Exercise: Below are records to repeat exactly. Omit the pictures from the copy.

Input data:
╔══

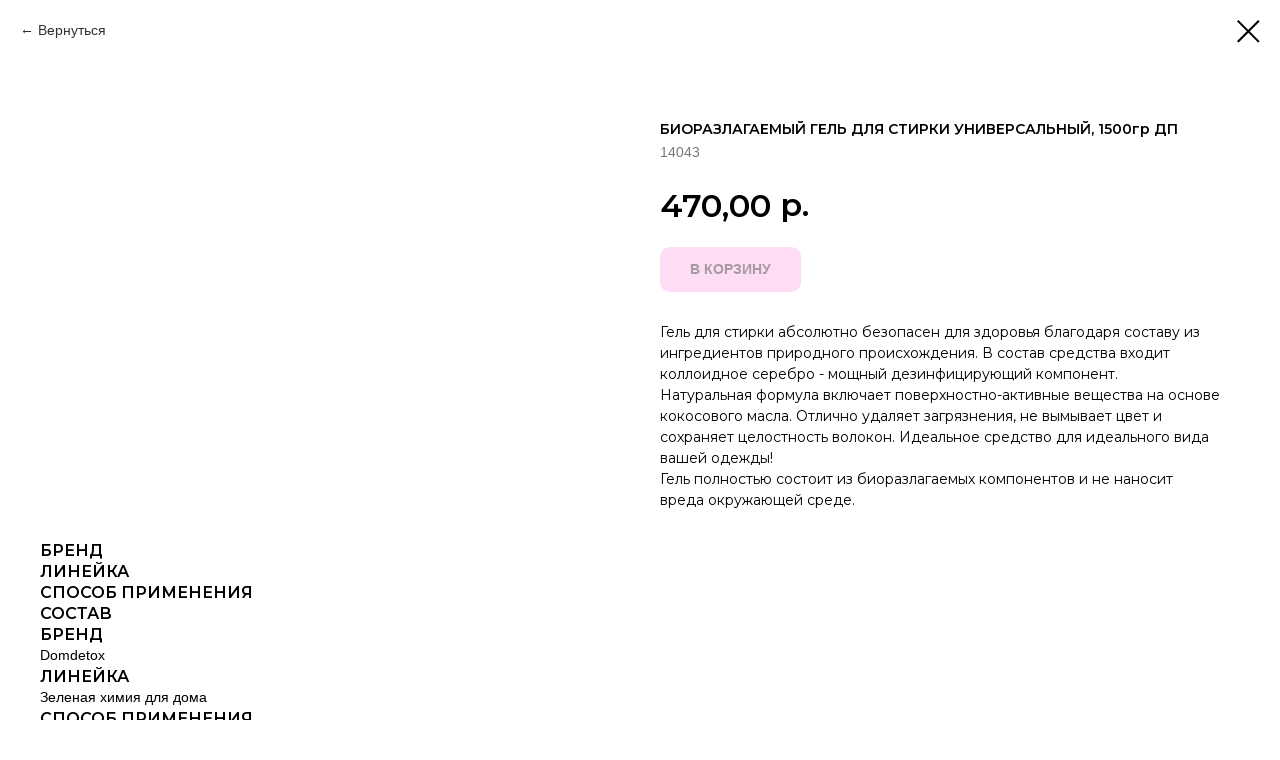

--- FILE ---
content_type: text/css
request_url: https://emotioncosmetics.ru/custom.css?t=1708269164
body_size: 334
content:
.t-store__card__bgimg, .t-store__card__bgimg_second {
    background-position: center;
    background-repeat: no-repeat;
    background-size: cover;
    position: absolute;
    top: 0;
    right: 0;
    bottom: 0;
    left: 0;
    z-index: 2;
    -webkit-transition: opacity .1s linear;
    transition: opacity .1s linear;
    border-radius: 25px !important;
}

.t951__cont-wrapper .t951__sidebar {
    padding: 30px 0 30px 30px;
    margin-right: 30px;
    border-radius: 25px !important;
}

.t-descr_xxs {
    font-size: 14px;
}

.t-name_md {
    font-size: 32px;
    line-height: 1.35;
}

.t-name {
    font-family: 'Montserrat',Arial,sans-serif;
    font-weight: 600;
    color: #000000;
}



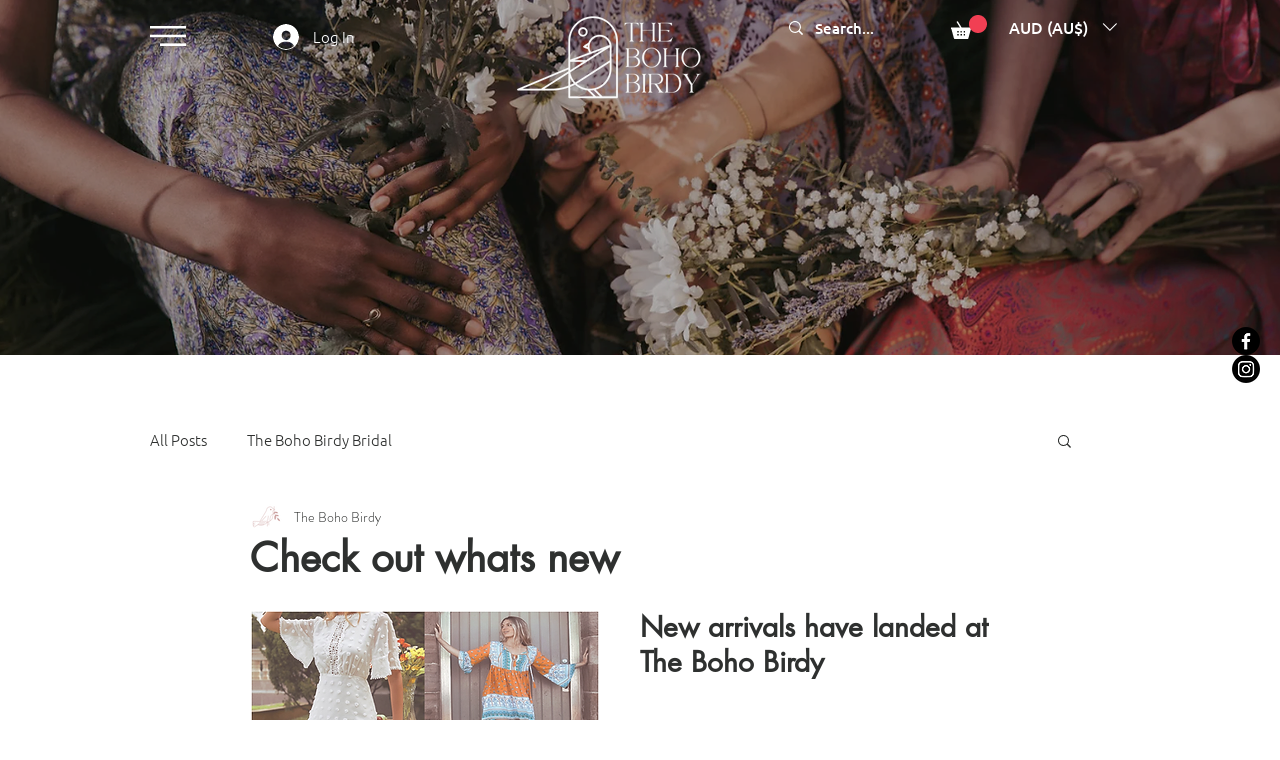

--- FILE ---
content_type: text/html; charset=utf-8
request_url: https://www.google.com/recaptcha/api2/aframe
body_size: 264
content:
<!DOCTYPE HTML><html><head><meta http-equiv="content-type" content="text/html; charset=UTF-8"></head><body><script nonce="aPxdrTJcdxO-HwfeQyoo3Q">/** Anti-fraud and anti-abuse applications only. See google.com/recaptcha */ try{var clients={'sodar':'https://pagead2.googlesyndication.com/pagead/sodar?'};window.addEventListener("message",function(a){try{if(a.source===window.parent){var b=JSON.parse(a.data);var c=clients[b['id']];if(c){var d=document.createElement('img');d.src=c+b['params']+'&rc='+(localStorage.getItem("rc::a")?sessionStorage.getItem("rc::b"):"");window.document.body.appendChild(d);sessionStorage.setItem("rc::e",parseInt(sessionStorage.getItem("rc::e")||0)+1);localStorage.setItem("rc::h",'1769904559900');}}}catch(b){}});window.parent.postMessage("_grecaptcha_ready", "*");}catch(b){}</script></body></html>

╚══

Answer to the problem:
--- FILE ---
content_type: text/css
request_url: https://emotioncosmetics.ru/custom.css?t=1708269164
body_size: 334
content:
.t-store__card__bgimg, .t-store__card__bgimg_second {
    background-position: center;
    background-repeat: no-repeat;
    background-size: cover;
    position: absolute;
    top: 0;
    right: 0;
    bottom: 0;
    left: 0;
    z-index: 2;
    -webkit-transition: opacity .1s linear;
    transition: opacity .1s linear;
    border-radius: 25px !important;
}

.t951__cont-wrapper .t951__sidebar {
    padding: 30px 0 30px 30px;
    margin-right: 30px;
    border-radius: 25px !important;
}

.t-descr_xxs {
    font-size: 14px;
}

.t-name_md {
    font-size: 32px;
    line-height: 1.35;
}

.t-name {
    font-family: 'Montserrat',Arial,sans-serif;
    font-weight: 600;
    color: #000000;
}




--- FILE ---
content_type: text/html; charset=utf-8
request_url: https://www.google.com/recaptcha/api2/aframe
body_size: 264
content:
<!DOCTYPE HTML><html><head><meta http-equiv="content-type" content="text/html; charset=UTF-8"></head><body><script nonce="aPxdrTJcdxO-HwfeQyoo3Q">/** Anti-fraud and anti-abuse applications only. See google.com/recaptcha */ try{var clients={'sodar':'https://pagead2.googlesyndication.com/pagead/sodar?'};window.addEventListener("message",function(a){try{if(a.source===window.parent){var b=JSON.parse(a.data);var c=clients[b['id']];if(c){var d=document.createElement('img');d.src=c+b['params']+'&rc='+(localStorage.getItem("rc::a")?sessionStorage.getItem("rc::b"):"");window.document.body.appendChild(d);sessionStorage.setItem("rc::e",parseInt(sessionStorage.getItem("rc::e")||0)+1);localStorage.setItem("rc::h",'1769904559900');}}}catch(b){}});window.parent.postMessage("_grecaptcha_ready", "*");}catch(b){}</script></body></html>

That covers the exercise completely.